Variety, as they say, is the spice of life. Let my well-read man have a variety of interests. Let him read all the science fiction he can find, but let him also be willing to pick up a murder-mystery or a romance or a western and enjoy it just as much, too, or at least try to. My well-read man can wear jeans and a t-shirt, smell of motorcycle grease, and guzzle down a six pack one day and the next he’s just as attractive and comfortable donning a suit and tie, combing some Bay Rum oil through his beard, and taking us out to a romantic dinner.
Being well-read, like being well-educated, isn’t all about the books we’ve studied and enjoyed. I’ve worked a good many years with some highly educated people. They know their field of study inside and out. They’ve worked hard to get where they are in life and I’m not putting them or that hard work down, but all that book learning doesn’t always make them attractive to be around. All too many times what they’ve gained in education, they’ve lost in common sense, and a person without common sense is not at all attractive in my book.
As an author and an avid reader, I value the written word. Reading increases your vocabulary, improves your spelling, ignites the imagination, improves your memory, and allows one to explore the worlds we may not be able to visit in person.
Reading, like everything, is subjective and highly personal. A fussy eater limits themselves to a very narrow pallet of flavors. An artist who paints only in black and white, narrows their creative powers. A person who listens to only one type of music denies themselves a world of new sounds and rhythms. Locking yourself into a room with only one window that permits a singular view day in and day out, narrows what you know of everything beyond that window. Though we all have our preferred genre when it comes to books, mixing that up is just as important as trying new foods, listening to new music, or walking out that door to explore a brave new world beyond the mailbox.
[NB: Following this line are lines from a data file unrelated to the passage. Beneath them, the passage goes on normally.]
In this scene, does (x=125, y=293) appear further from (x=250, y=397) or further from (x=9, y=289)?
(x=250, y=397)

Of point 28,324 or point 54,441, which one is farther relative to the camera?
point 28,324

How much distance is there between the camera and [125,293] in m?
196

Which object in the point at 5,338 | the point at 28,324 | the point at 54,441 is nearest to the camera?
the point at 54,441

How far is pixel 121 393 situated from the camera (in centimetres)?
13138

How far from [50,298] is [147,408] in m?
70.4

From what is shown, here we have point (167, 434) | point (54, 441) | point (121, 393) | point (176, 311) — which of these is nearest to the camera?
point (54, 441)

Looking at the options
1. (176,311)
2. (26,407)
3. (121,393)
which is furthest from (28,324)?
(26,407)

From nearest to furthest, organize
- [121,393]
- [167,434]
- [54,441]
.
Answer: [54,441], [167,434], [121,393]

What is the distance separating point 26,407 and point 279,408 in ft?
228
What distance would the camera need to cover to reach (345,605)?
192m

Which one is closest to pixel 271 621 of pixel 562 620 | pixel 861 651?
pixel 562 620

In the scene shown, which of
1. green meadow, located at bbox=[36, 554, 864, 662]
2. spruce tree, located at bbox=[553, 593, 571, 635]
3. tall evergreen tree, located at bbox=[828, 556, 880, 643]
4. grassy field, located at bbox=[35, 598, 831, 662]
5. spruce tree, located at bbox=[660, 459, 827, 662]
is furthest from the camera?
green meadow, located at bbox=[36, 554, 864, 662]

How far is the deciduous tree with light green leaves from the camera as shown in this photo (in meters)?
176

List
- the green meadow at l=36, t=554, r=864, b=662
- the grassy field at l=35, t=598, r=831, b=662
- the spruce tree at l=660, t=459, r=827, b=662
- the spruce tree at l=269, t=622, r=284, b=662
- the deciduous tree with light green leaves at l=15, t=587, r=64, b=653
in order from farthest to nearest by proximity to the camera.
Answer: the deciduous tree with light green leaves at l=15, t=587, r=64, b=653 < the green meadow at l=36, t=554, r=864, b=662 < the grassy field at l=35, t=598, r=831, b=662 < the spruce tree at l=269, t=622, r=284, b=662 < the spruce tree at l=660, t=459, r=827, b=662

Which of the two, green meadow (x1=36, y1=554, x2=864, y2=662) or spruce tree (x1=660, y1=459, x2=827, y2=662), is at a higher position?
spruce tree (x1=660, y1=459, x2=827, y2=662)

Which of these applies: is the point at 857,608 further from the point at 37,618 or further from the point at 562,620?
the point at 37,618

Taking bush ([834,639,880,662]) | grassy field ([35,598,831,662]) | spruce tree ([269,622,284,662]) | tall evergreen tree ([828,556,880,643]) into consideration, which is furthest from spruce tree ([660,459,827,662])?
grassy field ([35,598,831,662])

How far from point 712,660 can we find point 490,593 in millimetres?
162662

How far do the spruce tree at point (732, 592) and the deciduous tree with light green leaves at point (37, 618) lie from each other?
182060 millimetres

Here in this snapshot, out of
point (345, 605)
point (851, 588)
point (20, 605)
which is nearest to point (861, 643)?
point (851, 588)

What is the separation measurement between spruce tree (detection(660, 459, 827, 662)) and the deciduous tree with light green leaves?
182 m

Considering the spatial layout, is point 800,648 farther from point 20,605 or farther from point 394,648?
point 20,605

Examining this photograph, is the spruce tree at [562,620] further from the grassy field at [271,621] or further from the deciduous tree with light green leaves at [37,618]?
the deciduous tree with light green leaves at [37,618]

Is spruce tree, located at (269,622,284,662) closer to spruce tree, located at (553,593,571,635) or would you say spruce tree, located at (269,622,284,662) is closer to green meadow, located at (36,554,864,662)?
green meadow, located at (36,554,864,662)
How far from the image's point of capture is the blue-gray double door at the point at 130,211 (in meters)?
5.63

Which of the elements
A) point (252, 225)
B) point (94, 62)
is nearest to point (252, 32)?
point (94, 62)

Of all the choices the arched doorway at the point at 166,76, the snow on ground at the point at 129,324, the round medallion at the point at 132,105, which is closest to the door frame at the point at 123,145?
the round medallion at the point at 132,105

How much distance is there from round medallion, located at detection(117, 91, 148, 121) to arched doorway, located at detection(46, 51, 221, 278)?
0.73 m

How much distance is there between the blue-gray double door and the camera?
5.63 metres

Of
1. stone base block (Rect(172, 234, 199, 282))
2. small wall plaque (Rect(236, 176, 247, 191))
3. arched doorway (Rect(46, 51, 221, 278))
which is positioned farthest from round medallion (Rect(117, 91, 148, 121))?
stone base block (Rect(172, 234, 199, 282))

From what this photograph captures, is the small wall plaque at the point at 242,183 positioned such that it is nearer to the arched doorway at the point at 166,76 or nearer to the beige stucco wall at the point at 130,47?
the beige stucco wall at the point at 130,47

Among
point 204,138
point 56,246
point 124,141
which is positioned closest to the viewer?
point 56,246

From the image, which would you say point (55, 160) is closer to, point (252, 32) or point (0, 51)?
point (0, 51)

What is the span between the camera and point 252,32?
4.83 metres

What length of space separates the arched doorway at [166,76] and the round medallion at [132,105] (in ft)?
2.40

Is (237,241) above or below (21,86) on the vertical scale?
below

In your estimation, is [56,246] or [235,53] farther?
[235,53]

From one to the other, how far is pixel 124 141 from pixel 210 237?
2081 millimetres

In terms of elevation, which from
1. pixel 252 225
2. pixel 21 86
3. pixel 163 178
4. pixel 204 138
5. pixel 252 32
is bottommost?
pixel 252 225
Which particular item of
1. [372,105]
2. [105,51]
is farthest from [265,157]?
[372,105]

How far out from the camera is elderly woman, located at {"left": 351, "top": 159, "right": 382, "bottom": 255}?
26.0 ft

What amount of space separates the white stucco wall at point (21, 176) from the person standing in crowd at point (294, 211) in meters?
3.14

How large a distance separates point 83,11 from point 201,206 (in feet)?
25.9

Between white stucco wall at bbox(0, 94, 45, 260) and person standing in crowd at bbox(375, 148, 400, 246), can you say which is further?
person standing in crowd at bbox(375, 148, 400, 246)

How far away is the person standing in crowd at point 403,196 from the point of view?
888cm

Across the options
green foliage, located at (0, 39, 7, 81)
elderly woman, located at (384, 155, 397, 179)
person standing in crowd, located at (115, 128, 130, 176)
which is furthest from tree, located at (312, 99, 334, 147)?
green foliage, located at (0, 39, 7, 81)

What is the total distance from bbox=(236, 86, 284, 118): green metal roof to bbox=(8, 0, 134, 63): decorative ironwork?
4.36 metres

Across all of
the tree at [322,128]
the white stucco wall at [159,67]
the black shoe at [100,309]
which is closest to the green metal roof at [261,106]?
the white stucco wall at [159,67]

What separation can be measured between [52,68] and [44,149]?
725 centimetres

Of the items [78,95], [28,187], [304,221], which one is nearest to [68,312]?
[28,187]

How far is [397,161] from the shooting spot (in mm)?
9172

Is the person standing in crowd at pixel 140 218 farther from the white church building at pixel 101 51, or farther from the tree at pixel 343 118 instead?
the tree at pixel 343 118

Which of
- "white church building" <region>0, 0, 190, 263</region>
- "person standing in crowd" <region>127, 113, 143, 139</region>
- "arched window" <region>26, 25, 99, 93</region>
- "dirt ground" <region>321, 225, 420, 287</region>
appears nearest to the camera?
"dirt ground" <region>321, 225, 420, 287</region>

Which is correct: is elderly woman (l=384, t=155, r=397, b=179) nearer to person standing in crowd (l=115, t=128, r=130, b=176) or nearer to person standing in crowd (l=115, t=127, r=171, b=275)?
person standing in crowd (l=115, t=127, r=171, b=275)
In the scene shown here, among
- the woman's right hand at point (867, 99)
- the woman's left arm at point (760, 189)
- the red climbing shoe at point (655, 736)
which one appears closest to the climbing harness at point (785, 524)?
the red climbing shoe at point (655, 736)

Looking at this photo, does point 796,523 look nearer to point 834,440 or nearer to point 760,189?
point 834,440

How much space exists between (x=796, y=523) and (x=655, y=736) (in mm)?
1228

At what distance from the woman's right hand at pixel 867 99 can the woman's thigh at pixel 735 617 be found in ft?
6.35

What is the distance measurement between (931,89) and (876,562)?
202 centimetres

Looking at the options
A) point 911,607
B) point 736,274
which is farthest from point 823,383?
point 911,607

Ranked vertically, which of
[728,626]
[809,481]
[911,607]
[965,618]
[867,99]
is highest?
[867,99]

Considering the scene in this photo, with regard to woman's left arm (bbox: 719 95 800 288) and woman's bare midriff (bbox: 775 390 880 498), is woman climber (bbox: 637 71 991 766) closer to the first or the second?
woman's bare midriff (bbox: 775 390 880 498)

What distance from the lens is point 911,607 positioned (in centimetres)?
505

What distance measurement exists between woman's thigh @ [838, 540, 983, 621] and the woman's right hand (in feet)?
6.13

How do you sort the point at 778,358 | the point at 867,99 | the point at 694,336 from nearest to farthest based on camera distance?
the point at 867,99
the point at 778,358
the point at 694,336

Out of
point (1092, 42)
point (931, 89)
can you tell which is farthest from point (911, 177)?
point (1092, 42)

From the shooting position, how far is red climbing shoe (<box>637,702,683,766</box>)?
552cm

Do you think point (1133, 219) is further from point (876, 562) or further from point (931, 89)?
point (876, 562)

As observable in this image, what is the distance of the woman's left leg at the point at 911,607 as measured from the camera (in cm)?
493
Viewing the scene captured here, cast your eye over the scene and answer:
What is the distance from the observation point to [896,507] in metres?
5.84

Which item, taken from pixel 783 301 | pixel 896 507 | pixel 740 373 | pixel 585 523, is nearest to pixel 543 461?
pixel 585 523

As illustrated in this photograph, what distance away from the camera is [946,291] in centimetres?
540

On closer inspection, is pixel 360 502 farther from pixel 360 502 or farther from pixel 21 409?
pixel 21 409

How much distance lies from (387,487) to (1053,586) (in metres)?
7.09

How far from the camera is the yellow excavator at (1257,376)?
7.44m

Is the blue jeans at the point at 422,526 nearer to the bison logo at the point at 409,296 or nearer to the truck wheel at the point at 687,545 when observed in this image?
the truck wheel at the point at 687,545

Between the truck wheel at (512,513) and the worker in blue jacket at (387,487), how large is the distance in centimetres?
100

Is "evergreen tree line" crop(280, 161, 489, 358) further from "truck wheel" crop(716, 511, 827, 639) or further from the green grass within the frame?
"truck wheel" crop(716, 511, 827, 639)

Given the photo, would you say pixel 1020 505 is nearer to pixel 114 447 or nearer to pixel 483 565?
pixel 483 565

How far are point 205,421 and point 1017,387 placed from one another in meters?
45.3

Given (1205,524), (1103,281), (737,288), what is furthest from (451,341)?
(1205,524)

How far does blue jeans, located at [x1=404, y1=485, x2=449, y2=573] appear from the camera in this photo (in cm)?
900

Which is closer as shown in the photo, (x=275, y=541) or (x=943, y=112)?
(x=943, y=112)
This attractiveness isn’t limited to just men. Being well-read applies to all of us. Does a man want a partner who is only interested in one thing? Maybe some do. If all he wants is for you to be a good cook, keep a clean house, and be great in the sack, is that the type of guy you want to be around? To each their own, I suppose. That’s not what I’m into. I want a partner and friends I can discuss a myriad of topics with. That reminds me of an old boyfriend I had back in my early 20s. He was really good looking and he could tell you just about anything you ever wanted to know about the local fish population or the trees that grew in our area. And that’s where it ended. Yep, fish and trees. Not that I have anything against fish and trees, mind you, but I need more, want more, deserve more. The relationship lasted about six months.
I expect more from my partner and I want to be more for them as well as for myself. I don’t want to ‘complete’ anyone. No person, relationship, or religion should complete you. They can enhance what is already there, but the completion of the self comes from within, not from anything beyond that. Nor do I want to feel complete only because I am with someone. Come to me whole. Come to me well-read, well-rounded, and multifaceted. For me, that is where the attractiveness of a well-read man lies… that and he really must be a lover of books and reading.